CSIRO IPhD- Optimising solar farm usage utilising aerial images

The PhD will use historical and current ground-based data and observations to validate and train a machine learning model to obtain the same information from high resolution hyperspectral satellite images.

This project aims to leverage high resolution satellite images and artificial intelligence to enhance vegetation management and grazing efficiency in solar farms.

Key details

Reference number

20246658

For course

MRes Year 2 + PhD, PhD

Key dates

Applications close on 31 October 2024

Student type

Domestic

Area of study

Engineering

Stipend value
(Direct payment)

$47,000 p.a.

The potential benefits are enhanced solar operation and vegetation management efficiency, bush fire risk monitoring and solar grazing.

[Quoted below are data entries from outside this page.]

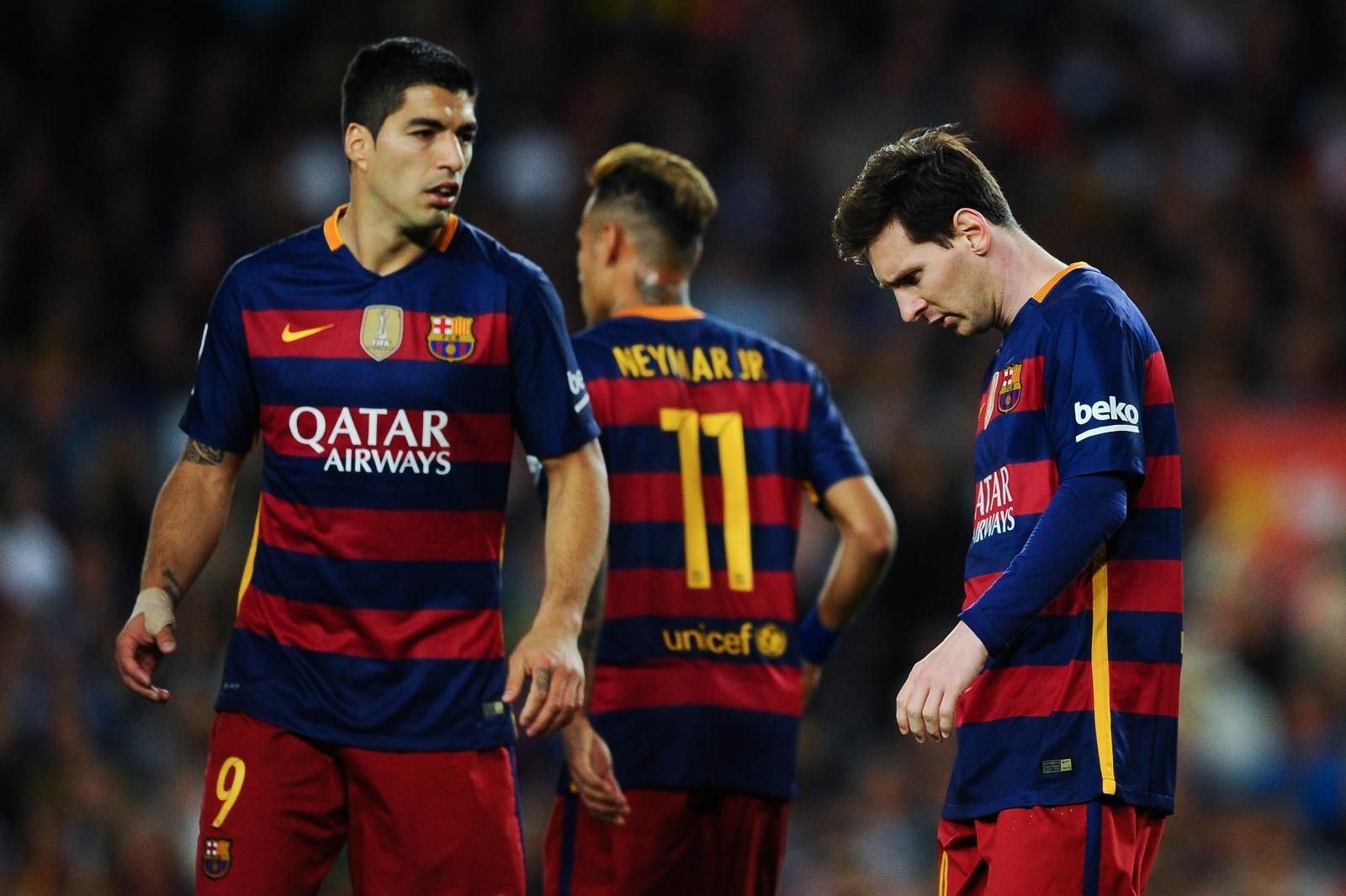 Messi, Neymar, Suarez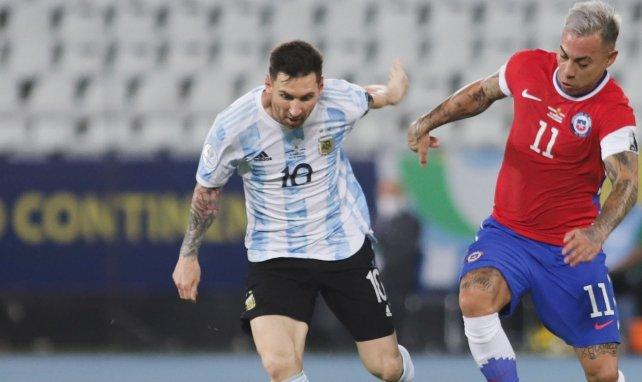 Copa América : l'Argentine accrochée par le Chili, le Paraguay renverse la Bolivie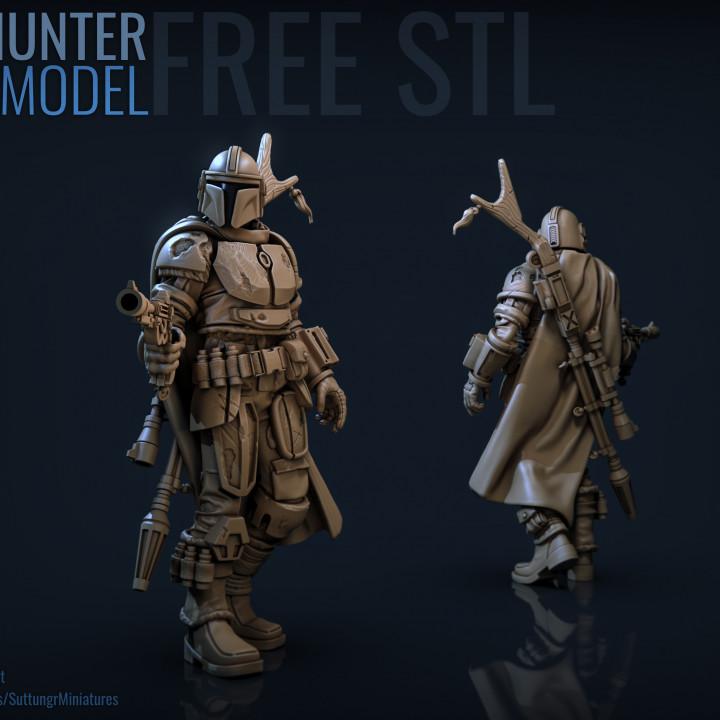 Bounty Hunter 75mm
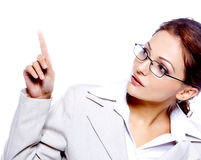 Portrait of a beautiful business woman Royalty Free Stock Photography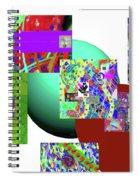 6-20-2015gabcdefg Spiral Notebook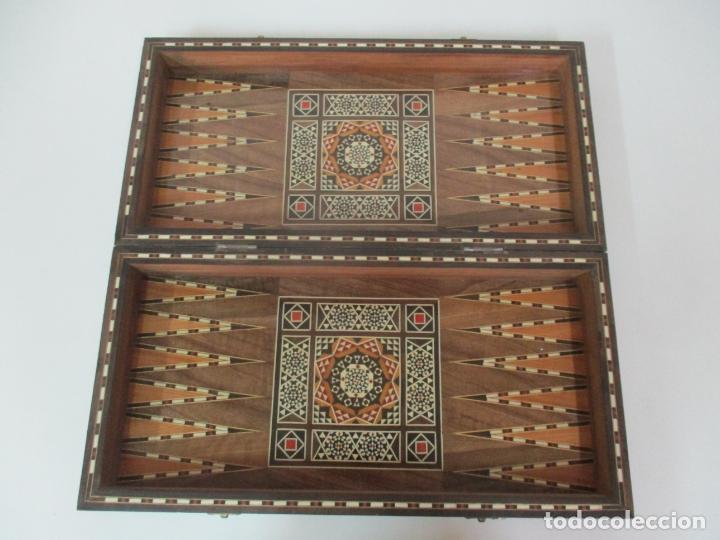 Juegos de mesa: Caja de Madera, Diferentes Maderas y Hueso - Tablero - Juego de Ajedrez, Damas, Backgamon - Foto 10 - 170153480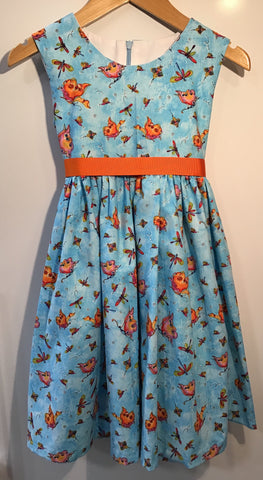 Whimsical Butterflies girls dress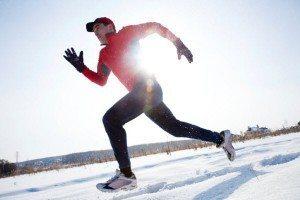 тренування взимку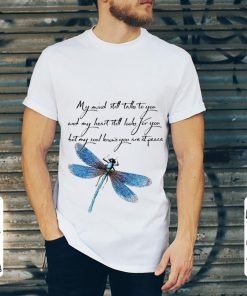 Funny My Mind Still Talks To You And My Heart Still Look For You Dragonfly shirt 2 1 247x296 - Funny My Mind Still Talks To You And My Heart Still Look For You Dragonfly shirt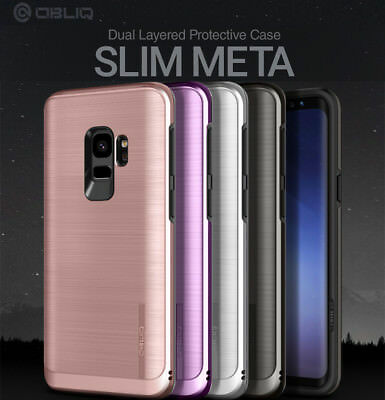 Obliq SlimMeta Dual Metallic Hard PC Protective Cover For Galaxy S9 S9 Plus Case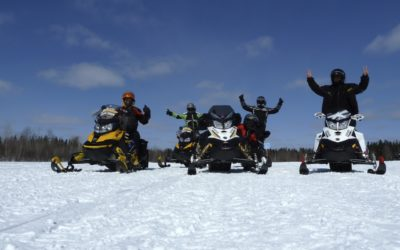 Buy Used Snowmobiles Shopping Tips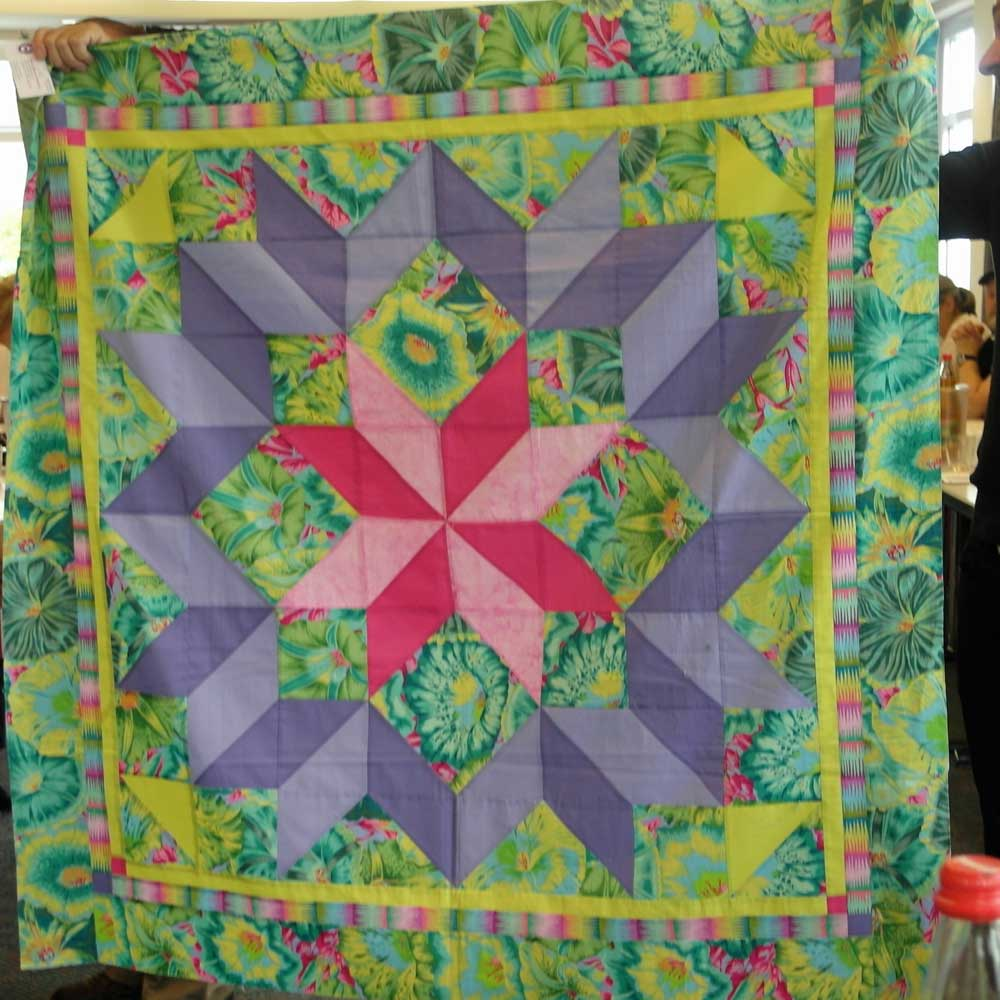 marti_michell_quilts_1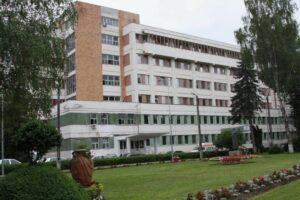 trei-demisii-la-spitalul-judetean-de-urgenta-din-sfantu-gheorghe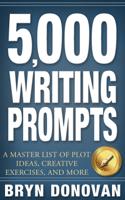 Bryn Donovan - 5,000 WRITING PROMPTS artwork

The main objectives are to:

  1. develop an algorithm using commercial satellite imagery to monitor and predict key factors including curing rates, vegetation growth, grazing patterns and effectiveness of land management.
  2. explore the use of free satellite imagery to achieve similar outcomes within an acceptable degree of accuracy and uncertainty.
  3. compare the algorithm with real-world data to improve vegetation management, optimise grazing patterns, prevent overgrazing, and automate the data required to determine the curing rating.

Availability

This scholarship is available to eligible candidates to undertake:

  • a direct entry three-year PhD program, or
  • a four-year MRes Year 2 + PhD program.

Components

The scholarships comprise:

  • a tuition fee offset/scholarship
  • a living allowance stipend.
  • supervision by the participating university, CSIRO and an industry partner
  • a project Expense and Development package of $13,000 per annum
  • a three month industry engagement component with the industry partner
  • a structured professional development and training program to develop your applied research skills.

The value of each stipend scholarship is $47,000 per annum (full-time, fixed rate) for four years.